_DOCUMENT SECTION_
┌────────

It’s especially appropriate to consider the Publick Universal Friend now with Independence Day coming up on July 4. In 1776, the same year that America issued the Declaration of Independence, Wilkinson declared her own independence from gender.

– full report at Jesus in Love blog

Wilkinson was 24 when she had a severe fever leading to a near-death experience. Upon waking she confidently announced to her surprised family that Jemima Wilkinson had died and her body was now inhabited by a genderless “Spirit of Life from God” sent to preach to the world. She insisted on being called the Publick Universal Friend or simply “the Friend.” From then on, the Friend refused to respond to her birth name or use gendered pronouns.

The preacher and prophet known as “the Friend” defies categorization. The Friend has been labeled a “spiritual transvestite” and is on lists of “famous asexuals” and “a gender variance Who’s Who.” As a gender nonconformist whose life was devoted to God, the Friend fits the definition of a queer saint. The androgynous Friend was many things to many people.

Jemima Wilkinson was born to a Quaker family in Rhode Island on Nov. 29, 1752. She showed a strong interest in religion while growing up. On Oct. 13, 1776, the Sunday after her rebirth, the Friend’s gave a public sermon for the first time. Quaker officials rejected the Friend as a heretic, but s/he went on to preach throughout Rhode Island, Massachusetts, Connecticut, and Pennsylvania.

The Friend blended traditional Christian warnings about sin and redemption with Quaker pacifism, abolitionism, plain dress and peaceful relations with Native American Indians. Women had no legal rights in the United States, but the Friend advocated equality of the sexes. The Friend was a firm believer in sexual abstinence.

People were drawn not only to this progressive message, but also to the Friend’s forceful personality and genderbending appearance. S/he rejected standard women’s attire and hairdos for a unique blend of male and female. The Friend commonly wore a flowing black male clergy gown with female petticoats peeking out at the hem. The Friend’s long hair hung loose to the shoulder. The rest of the Friend’s outfit often included a man’s broad-brimmed hat and women’s colorful scarves.

└────────

_SOURCE EXCERPT_
┌────────

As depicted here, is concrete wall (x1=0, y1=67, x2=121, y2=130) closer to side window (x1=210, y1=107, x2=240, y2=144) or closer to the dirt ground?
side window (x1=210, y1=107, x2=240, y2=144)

└────────

_SHORT PROBLEM 1_
List the states in which the passage on the Publick Universal Friend says the Friend went on to preach.
_SHORT PROBLEM 2_
Reproduce the stretch of the passage on the Publick Universal Friend from "Wilkinson was 24" through "to many people.".

_ANSWER 1_
Rhode Island, Massachusetts, Connecticut, Pennsylvania

_ANSWER 2_
Wilkinson was 24 when she had a severe fever leading to a near-death experience. Upon waking she confidently announced to her surprised family that Jemima Wilkinson had died and her body was now inhabited by a genderless “Spirit of Life from God” sent to preach to the world. She insisted on being called the Publick Universal Friend or simply “the Friend.” From then on, the Friend refused to respond to her birth name or use gendered pronouns.

The preacher and prophet known as “the Friend” defies categorization. The Friend has been labeled a “spiritual transvestite” and is on lists of “famous asexuals” and “a gender variance Who’s Who.” As a gender nonconformist whose life was devoted to God, the Friend fits the definition of a queer saint. The androgynous Friend was many things to many people.